Excerpts from a spatial dataset:
──────

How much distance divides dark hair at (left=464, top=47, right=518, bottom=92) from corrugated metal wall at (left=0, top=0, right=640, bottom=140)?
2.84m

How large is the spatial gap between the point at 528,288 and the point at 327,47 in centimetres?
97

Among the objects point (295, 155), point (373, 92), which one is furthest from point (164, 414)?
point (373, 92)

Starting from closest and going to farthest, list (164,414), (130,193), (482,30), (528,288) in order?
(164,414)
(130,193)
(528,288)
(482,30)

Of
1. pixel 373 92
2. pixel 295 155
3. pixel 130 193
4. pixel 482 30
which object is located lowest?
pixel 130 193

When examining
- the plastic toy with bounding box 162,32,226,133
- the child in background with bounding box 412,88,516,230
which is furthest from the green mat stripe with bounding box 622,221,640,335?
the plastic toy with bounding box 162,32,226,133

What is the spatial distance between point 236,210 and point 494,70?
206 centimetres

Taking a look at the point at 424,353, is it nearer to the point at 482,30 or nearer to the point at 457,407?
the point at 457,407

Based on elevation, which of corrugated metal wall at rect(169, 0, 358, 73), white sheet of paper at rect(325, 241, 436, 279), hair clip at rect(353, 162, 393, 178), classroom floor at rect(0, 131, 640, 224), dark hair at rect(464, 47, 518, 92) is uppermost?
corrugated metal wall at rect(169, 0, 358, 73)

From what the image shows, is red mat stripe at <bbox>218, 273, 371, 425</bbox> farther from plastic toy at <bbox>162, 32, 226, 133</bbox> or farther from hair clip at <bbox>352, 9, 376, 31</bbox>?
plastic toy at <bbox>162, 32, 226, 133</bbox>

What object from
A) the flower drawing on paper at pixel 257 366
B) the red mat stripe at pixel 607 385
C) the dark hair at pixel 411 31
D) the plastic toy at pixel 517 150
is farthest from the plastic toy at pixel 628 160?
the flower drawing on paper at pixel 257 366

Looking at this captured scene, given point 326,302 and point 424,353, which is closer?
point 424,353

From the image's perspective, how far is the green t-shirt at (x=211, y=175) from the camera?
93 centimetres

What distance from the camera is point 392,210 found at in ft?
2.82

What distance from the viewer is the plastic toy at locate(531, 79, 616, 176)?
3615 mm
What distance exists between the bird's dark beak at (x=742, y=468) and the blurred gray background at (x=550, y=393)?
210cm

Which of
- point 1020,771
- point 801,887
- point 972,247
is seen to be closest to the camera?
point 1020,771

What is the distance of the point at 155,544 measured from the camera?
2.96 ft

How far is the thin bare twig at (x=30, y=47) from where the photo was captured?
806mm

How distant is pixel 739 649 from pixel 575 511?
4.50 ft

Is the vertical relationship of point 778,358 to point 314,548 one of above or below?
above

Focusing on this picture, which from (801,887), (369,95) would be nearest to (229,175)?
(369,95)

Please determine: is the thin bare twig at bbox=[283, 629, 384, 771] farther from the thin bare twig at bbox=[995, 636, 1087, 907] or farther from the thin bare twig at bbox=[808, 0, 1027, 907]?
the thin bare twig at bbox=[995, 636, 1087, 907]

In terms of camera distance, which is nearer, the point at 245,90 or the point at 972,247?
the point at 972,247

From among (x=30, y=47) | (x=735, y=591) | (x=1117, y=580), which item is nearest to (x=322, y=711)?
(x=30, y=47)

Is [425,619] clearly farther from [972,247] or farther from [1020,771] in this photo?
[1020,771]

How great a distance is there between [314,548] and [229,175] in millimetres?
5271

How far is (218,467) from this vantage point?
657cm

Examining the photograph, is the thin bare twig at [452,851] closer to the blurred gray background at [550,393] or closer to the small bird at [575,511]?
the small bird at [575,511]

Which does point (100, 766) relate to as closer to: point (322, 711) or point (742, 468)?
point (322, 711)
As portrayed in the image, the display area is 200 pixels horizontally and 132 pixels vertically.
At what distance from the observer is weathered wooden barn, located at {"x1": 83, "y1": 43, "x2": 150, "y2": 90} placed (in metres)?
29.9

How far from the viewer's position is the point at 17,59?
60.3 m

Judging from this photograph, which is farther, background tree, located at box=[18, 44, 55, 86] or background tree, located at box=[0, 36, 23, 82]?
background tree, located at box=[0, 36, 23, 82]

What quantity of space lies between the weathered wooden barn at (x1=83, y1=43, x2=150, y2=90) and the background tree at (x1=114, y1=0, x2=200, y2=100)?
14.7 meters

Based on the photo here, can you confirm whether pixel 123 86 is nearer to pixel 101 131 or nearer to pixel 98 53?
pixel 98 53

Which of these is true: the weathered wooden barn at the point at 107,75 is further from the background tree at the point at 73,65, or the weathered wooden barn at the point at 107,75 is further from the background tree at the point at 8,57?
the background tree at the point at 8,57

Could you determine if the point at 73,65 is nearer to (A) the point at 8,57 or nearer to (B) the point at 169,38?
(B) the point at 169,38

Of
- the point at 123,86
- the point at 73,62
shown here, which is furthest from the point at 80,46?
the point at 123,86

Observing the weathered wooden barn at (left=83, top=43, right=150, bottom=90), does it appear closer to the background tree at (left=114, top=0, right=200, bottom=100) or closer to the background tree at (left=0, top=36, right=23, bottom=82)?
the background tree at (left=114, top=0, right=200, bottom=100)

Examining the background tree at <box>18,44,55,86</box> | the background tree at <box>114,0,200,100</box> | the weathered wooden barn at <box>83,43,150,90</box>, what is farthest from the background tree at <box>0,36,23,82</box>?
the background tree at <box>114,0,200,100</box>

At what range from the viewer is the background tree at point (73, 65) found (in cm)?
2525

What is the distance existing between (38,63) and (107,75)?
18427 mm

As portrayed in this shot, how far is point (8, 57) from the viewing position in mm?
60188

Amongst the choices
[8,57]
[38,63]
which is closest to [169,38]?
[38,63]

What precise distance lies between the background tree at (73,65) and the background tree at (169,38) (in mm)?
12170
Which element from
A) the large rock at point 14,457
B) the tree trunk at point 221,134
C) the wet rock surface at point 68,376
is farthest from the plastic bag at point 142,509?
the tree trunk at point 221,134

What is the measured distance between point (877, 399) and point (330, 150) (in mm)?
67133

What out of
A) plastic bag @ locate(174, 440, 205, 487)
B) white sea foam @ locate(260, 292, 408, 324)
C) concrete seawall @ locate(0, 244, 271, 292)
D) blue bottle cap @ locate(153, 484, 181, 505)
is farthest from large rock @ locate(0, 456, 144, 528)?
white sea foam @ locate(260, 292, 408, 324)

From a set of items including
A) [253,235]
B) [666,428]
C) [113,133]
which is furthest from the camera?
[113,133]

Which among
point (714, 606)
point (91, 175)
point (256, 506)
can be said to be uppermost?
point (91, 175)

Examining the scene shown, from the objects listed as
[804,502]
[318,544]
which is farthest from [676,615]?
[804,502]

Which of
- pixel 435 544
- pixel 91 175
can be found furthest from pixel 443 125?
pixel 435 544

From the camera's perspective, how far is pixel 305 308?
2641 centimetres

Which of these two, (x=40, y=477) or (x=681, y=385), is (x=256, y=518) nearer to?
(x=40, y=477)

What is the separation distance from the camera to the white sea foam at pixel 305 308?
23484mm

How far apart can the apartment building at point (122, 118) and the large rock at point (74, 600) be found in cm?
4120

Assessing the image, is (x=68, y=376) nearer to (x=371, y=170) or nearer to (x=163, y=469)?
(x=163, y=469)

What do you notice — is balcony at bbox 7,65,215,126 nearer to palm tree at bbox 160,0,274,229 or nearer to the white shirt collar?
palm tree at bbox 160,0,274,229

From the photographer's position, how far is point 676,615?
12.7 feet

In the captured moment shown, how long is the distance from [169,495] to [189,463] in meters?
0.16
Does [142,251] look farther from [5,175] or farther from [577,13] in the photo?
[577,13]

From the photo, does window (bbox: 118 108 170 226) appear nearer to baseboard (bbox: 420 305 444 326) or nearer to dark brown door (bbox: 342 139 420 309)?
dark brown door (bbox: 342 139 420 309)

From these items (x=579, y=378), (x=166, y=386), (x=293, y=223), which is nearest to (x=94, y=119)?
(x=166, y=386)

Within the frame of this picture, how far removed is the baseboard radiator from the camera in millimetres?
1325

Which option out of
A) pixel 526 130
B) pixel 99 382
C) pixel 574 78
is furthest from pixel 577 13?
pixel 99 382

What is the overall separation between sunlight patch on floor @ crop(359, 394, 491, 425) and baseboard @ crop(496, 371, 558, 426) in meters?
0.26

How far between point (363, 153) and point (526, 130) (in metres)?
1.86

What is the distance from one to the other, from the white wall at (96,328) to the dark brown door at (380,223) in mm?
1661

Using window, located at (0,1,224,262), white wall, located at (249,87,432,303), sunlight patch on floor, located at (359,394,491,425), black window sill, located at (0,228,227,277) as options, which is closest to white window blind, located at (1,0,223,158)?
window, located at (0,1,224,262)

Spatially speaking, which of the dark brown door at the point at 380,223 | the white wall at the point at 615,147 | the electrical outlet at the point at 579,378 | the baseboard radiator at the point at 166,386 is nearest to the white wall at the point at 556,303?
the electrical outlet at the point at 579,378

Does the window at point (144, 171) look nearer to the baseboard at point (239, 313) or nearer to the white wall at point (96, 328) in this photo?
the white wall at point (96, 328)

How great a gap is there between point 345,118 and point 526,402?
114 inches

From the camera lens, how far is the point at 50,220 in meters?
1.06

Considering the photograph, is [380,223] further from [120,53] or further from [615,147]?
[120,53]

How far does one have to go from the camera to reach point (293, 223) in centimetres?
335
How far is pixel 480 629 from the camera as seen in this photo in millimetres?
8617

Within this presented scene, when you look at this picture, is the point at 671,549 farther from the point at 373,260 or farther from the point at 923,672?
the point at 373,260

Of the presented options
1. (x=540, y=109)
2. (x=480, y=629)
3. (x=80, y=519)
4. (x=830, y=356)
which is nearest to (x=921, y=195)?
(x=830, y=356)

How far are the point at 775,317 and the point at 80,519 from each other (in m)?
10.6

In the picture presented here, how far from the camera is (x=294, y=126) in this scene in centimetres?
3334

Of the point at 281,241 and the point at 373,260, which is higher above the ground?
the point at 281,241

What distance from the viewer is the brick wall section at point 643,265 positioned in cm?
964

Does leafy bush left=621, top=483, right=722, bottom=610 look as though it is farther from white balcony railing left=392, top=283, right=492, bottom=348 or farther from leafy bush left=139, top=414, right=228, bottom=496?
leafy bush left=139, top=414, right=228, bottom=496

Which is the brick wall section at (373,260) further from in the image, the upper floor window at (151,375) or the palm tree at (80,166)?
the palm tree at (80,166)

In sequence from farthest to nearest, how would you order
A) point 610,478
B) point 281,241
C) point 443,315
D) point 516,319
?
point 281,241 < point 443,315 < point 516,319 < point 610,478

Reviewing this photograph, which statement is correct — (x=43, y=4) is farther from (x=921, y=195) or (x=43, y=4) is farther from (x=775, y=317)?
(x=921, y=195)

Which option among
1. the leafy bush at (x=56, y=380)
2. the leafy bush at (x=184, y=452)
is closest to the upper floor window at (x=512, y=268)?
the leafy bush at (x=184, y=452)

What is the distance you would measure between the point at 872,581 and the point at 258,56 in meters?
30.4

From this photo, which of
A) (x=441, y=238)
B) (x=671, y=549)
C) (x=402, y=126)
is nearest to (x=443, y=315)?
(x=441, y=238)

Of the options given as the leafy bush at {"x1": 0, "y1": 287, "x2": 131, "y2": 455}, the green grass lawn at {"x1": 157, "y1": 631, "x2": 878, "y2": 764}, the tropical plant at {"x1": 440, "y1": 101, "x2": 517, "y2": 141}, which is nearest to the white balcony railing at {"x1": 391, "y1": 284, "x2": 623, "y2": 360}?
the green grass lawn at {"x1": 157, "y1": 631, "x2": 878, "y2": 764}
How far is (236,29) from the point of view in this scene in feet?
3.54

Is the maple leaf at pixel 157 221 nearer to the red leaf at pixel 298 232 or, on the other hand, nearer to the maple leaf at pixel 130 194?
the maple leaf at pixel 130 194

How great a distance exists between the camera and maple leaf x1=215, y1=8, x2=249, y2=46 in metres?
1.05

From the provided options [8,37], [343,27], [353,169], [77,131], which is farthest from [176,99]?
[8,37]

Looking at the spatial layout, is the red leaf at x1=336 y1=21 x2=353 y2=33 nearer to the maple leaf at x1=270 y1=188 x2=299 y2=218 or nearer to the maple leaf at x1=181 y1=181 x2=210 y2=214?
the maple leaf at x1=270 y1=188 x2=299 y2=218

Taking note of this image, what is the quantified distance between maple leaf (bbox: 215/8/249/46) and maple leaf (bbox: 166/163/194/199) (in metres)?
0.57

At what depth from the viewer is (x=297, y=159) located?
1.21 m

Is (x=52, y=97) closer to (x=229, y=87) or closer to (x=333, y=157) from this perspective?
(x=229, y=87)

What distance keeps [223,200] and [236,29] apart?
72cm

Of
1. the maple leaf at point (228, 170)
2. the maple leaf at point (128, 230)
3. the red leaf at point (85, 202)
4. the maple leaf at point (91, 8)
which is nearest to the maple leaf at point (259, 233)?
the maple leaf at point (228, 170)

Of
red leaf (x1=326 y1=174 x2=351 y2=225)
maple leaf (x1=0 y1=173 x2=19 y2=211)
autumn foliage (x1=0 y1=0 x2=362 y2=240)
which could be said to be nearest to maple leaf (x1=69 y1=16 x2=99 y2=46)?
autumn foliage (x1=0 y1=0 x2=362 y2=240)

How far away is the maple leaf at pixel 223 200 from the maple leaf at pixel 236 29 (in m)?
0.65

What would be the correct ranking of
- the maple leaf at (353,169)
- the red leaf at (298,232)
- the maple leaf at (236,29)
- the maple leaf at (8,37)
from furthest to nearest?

──────

**WHAT TO DO:**
Return the lines of the records from the line with "What distance exists" to the line with "14.7 meters", both included, copied word for word.

**TASK RESPONSE:**
What distance exists between the bird's dark beak at (x=742, y=468) and the blurred gray background at (x=550, y=393)?
210cm

Which of
- point 1020,771
- point 801,887
- point 972,247
is seen to be closest to the camera?
point 1020,771

What is the distance of the point at 155,544 measured from the camera?
2.96 ft

How far is the thin bare twig at (x=30, y=47) from where the photo was captured?
806mm

How distant is pixel 739 649 from pixel 575 511?
4.50 ft

Is the vertical relationship of point 778,358 to point 314,548 one of above or below?
above

Focusing on this picture, which from (801,887), (369,95) would be nearest to (229,175)?
(369,95)

Please determine: is the thin bare twig at bbox=[283, 629, 384, 771] farther from the thin bare twig at bbox=[995, 636, 1087, 907] or farther from the thin bare twig at bbox=[808, 0, 1027, 907]?
the thin bare twig at bbox=[995, 636, 1087, 907]

In terms of camera distance, which is nearer, the point at 245,90 or the point at 972,247?
the point at 972,247

From among (x=30, y=47) | (x=735, y=591) | (x=1117, y=580), which item is nearest to (x=322, y=711)?
(x=30, y=47)

Is [425,619] clearly farther from [972,247] or farther from [1020,771] in this photo?
[1020,771]

How great a distance is there between [314,548] and [229,175] in millimetres?
5271

How far is (218,467) from this vantage point?
657cm

Examining the photograph, is the thin bare twig at [452,851] closer to the blurred gray background at [550,393] or closer to the small bird at [575,511]?
the small bird at [575,511]

Which does point (100, 766) relate to as closer to: point (322, 711) or point (742, 468)?
point (322, 711)
As portrayed in the image, the display area is 200 pixels horizontally and 132 pixels vertically.
At what distance from the observer is weathered wooden barn, located at {"x1": 83, "y1": 43, "x2": 150, "y2": 90} placed (in metres)?
29.9

How far from the viewer's position is the point at 17,59?
60.3 m

Judging from this photograph, which is farther, background tree, located at box=[18, 44, 55, 86] or background tree, located at box=[0, 36, 23, 82]?
background tree, located at box=[0, 36, 23, 82]

What quantity of space lies between the weathered wooden barn at (x1=83, y1=43, x2=150, y2=90) and the background tree at (x1=114, y1=0, x2=200, y2=100)?
14.7 meters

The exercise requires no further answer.